Show every line of the data below that contains the word "arch", copying each line in full.

--- begin Material provided ---

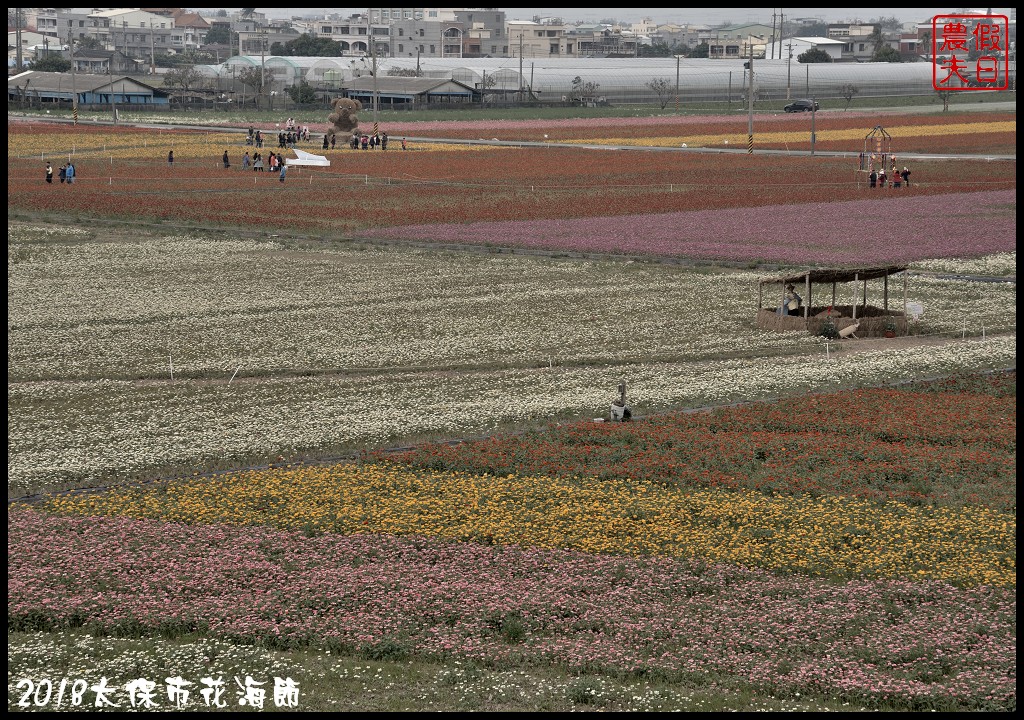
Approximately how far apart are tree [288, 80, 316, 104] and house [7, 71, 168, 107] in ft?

--- end Material provided ---
--- begin Material provided ---

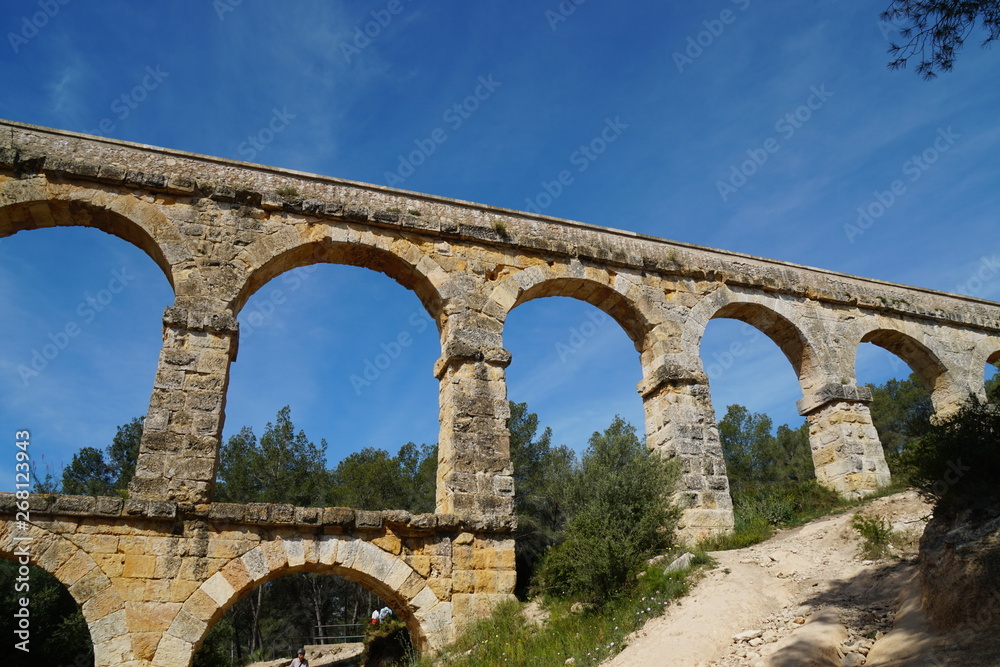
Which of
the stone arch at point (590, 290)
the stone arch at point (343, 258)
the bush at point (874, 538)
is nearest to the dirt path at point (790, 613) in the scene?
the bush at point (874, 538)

--- end Material provided ---

> **Answer for the task**
the stone arch at point (590, 290)
the stone arch at point (343, 258)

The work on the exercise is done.